Using `joblib` for parallel computing

In the example we showed before, no step of the map call depend on the other steps
Rather than waiting for the function to loop over each value, we could create multiple instances of the function bar and apply it to each value simultaneously
There are several methods to achieve this, but we will use joblib for this purpose
The Parallel function from joblib is used to parallelise the task across as many jobs as we want
The n_jobs parameter specifies the number of jobs to run in parallel
The delayed function is used to delay the execution of the function bar until the parallelisation is ready
The results variable will contain the output of the parallel computation

Using our bar function and foo array from before:

from joblib import Parallel, delayed

results = Parallel(n_jobs=6)(delayed(bar)(x) for x in foo)
results

[0, 1, 4, 9, 16, 25]

What joblib is doing here is creating 6 instances of the bar function and applying each one to a different element of the foo array
As you can see, the results are the same as before
The difference is that the computation is now done in parallel

Serial vs parallel execution

Let’s see another example of the difference between serial and parallel execution
We will use the %timeit magic command to measure the time it takes to run a function
Serial:

def calculation(size=10000000):
    # Create a large array and perform operations
    arr = np.random.rand(size)
    for _ in range(10):
        arr = np.sqrt(arr) + np.sin(arr)
    return np.mean(arr)

# Single run
%timeit calculation()

440 ms ± 4.24 ms per loop (mean ± std. dev. of 7 runs, 1 loop each)

Now let’s run the same function 4 times:

# Sequential runs (4 times)
%timeit [calculation() for _ in range(4)]

1.77 s ± 3.79 ms per loop (mean ± std. dev. of 7 runs, 1 loop each)

Now let’s see the parallel version:

# Parallel runs (4 times)
%timeit Parallel(n_jobs=4)(delayed(calculation)() for _ in range(4))

605 ms ± 6.57 ms per loop (mean ± std. dev. of 7 runs, 1 loop each)

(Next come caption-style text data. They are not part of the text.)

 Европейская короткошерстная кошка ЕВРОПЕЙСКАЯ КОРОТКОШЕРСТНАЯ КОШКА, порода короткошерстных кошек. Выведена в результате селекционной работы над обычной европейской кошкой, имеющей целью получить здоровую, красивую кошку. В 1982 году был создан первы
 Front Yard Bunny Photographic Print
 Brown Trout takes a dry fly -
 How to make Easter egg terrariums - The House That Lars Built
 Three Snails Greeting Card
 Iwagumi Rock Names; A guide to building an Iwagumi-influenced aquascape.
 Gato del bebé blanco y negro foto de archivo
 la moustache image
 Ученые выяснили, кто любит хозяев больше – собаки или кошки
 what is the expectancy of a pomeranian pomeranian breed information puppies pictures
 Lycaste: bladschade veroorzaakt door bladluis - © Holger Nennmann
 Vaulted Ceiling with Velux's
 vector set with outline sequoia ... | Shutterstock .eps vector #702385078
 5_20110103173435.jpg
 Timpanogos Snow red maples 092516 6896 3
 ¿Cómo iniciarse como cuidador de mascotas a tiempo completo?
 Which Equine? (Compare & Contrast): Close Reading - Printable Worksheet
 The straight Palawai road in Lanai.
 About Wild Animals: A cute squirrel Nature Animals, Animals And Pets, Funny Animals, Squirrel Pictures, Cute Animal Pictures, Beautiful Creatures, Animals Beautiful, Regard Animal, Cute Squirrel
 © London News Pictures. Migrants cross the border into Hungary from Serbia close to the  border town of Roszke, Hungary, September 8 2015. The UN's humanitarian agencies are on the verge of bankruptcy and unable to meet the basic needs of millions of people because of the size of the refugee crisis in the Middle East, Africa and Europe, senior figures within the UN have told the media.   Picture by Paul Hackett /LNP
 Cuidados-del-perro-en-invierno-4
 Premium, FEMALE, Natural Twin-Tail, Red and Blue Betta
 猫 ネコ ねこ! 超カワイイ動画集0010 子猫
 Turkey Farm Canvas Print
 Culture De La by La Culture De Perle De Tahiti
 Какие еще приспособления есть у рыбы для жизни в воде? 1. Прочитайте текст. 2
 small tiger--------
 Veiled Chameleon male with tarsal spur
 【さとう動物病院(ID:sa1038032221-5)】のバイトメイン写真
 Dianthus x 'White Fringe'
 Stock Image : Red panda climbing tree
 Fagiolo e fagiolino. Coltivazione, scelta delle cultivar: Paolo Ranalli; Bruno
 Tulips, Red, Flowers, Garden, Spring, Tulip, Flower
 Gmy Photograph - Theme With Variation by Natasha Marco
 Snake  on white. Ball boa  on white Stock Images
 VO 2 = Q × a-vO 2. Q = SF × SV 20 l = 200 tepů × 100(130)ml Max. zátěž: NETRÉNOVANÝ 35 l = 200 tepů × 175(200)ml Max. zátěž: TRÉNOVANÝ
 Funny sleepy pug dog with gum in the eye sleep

As you can see, the parallel version is much faster than the serial version
It is not exactly 4 times faster because there is some overhead in creating the parallel processes
But the different is still significant

Another example

Processing multiple input files

Say we have a number of input files, like .jpg images, that we want to perform the same actions on, like rotate by 180 degrees and convert to a different format
We can define a function that takes a file as input and performs these actions, then map it on a list of files

# Import python image library functions
from PIL import Image

from matplotlib.pyplot import imshow
%matplotlib inline

Let’s read an image file and display it:

im = Image.open( './data/kings_cross.jpg' )
# Display image
im

Parallel processing of images

Rotate the image by 180 degrees

im.rotate(angle=180)

Let’s define a function that takes a file name as input, opens the file, rotates it upside down, and then saves the output as a PDF:

def image_flipper(file_name):
    # extract the base file name
    base_name = file_name[0:-4]
    
    # opens the file
    im = Image.open( file_name )

    # rotates by 180deg
    im_flipped = im.rotate(angle=180)
    
    # Saves a PDF output with a new file name
    im_flipped.save(base_name + "_flipped.pdf", format='PDF')

    return base_name + "_flipped.pdf"

Parallel processing of images

Let’s see the images we have in the data folder:

import glob

file_list = glob.glob('./data/*jpg')

for f in file_list:
    print(f)

./data/kings_cross.jpg
./data/charing_cross.jpg
./data/victoria.jpg
./data/waterloo.jpg
./data/euston.jpg
./data/fenchurch.jpg
./data/st_pancras.jpg
./data/london_bridge.jpg
./data/liverpool_street.jpg
./data/paddington.jpg

Now let’s apply the image_flipper function to each file in the list:

Parallel(n_jobs=4)(delayed(image_flipper)(f) for f in file_list)

['./data/kings_cross_flipped.pdf',
 './data/charing_cross_flipped.pdf',
 './data/victoria_flipped.pdf',
 './data/waterloo_flipped.pdf',
 './data/euston_flipped.pdf',
 './data/fenchurch_flipped.pdf',
 './data/st_pancras_flipped.pdf',
 './data/london_bridge_flipped.pdf',
 './data/liverpool_street_flipped.pdf',
 './data/paddington_flipped.pdf']

Some take-aways

Parallel computing can be much faster than serial computing
These problems are essentially independent and share no information between them
The joblib module makes it simple to run these steps together with a single command
This workflow is limited to running on a single computer (or compute node) since there is no mechanism to communicate outside

Try it yourself! 🧠

Install joblib and numpy if you haven’t done so yet
- !pip install joblib numpy
Compare the time of the serial and parallel versions of the following function:

def square(x):
    return x**2

# Create a large array to process
numbers = np.arange(1000000)

# Sequential version
%timeit [square(x) for x in numbers]

Then try the parallel version:

from joblib import Parallel, delayed

# Parallel version
%timeit Parallel(n_jobs=4)(delayed(square)(x) for x in numbers)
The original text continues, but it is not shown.